[Stored dataset items]
+-------+
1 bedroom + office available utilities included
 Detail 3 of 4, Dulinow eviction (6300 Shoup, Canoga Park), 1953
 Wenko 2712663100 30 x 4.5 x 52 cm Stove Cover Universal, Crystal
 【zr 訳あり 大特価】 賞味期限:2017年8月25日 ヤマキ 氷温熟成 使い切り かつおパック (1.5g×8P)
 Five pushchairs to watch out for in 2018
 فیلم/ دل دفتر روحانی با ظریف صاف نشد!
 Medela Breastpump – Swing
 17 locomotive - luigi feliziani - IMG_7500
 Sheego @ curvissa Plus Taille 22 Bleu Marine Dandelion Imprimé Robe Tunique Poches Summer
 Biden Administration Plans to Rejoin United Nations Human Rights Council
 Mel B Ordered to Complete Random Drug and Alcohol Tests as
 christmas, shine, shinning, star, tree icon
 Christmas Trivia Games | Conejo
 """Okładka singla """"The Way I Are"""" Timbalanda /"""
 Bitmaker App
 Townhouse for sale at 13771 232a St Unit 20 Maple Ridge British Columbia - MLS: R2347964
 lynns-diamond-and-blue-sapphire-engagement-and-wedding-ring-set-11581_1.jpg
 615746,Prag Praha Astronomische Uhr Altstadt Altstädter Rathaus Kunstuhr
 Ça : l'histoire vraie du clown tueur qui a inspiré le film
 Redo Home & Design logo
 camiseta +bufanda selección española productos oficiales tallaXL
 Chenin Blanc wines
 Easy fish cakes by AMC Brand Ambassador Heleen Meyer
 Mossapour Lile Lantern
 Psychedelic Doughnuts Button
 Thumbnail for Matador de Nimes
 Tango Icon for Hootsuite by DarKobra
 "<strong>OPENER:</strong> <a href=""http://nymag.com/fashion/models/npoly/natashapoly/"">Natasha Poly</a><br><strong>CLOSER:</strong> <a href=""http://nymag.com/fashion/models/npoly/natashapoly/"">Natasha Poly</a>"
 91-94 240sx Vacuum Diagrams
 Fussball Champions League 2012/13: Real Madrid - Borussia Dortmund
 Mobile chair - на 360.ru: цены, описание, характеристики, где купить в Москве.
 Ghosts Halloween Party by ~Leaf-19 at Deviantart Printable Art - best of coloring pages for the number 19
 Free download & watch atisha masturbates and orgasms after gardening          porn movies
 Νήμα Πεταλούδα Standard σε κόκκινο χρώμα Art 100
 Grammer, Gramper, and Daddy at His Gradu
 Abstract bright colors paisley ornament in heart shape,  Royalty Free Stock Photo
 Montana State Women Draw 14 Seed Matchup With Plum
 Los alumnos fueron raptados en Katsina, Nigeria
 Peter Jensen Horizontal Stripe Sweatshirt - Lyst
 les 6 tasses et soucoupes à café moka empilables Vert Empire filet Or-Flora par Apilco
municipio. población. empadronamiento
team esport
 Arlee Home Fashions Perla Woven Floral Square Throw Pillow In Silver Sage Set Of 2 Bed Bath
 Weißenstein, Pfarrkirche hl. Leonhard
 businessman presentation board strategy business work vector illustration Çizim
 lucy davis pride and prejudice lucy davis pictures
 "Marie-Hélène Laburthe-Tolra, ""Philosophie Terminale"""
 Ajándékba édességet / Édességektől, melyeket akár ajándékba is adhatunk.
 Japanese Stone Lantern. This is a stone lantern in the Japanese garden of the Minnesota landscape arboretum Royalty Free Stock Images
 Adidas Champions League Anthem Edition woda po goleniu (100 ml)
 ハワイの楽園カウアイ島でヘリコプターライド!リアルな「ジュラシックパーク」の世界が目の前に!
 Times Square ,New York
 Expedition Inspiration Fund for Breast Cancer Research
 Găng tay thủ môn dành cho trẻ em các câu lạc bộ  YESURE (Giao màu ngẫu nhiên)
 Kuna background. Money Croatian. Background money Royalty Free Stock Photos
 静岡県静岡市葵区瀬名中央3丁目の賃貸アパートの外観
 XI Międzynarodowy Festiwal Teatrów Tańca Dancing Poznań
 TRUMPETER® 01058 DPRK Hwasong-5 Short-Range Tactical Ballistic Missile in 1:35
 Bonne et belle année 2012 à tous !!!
+-------+
*Your objective*
Could you retype exactly the lines from the first one of the records through the line containing "Bitmaker App", both included, and nothing more?

*Problem solution*
1 bedroom + office available utilities included
 Detail 3 of 4, Dulinow eviction (6300 Shoup, Canoga Park), 1953
 Wenko 2712663100 30 x 4.5 x 52 cm Stove Cover Universal, Crystal
 【zr 訳あり 大特価】 賞味期限:2017年8月25日 ヤマキ 氷温熟成 使い切り かつおパック (1.5g×8P)
 Five pushchairs to watch out for in 2018
 فیلم/ دل دفتر روحانی با ظریف صاف نشد!
 Medela Breastpump – Swing
 17 locomotive - luigi feliziani - IMG_7500
 Sheego @ curvissa Plus Taille 22 Bleu Marine Dandelion Imprimé Robe Tunique Poches Summer
 Biden Administration Plans to Rejoin United Nations Human Rights Council
 Mel B Ordered to Complete Random Drug and Alcohol Tests as
 christmas, shine, shinning, star, tree icon
 Christmas Trivia Games | Conejo
 """Okładka singla """"The Way I Are"""" Timbalanda /"""
 Bitmaker App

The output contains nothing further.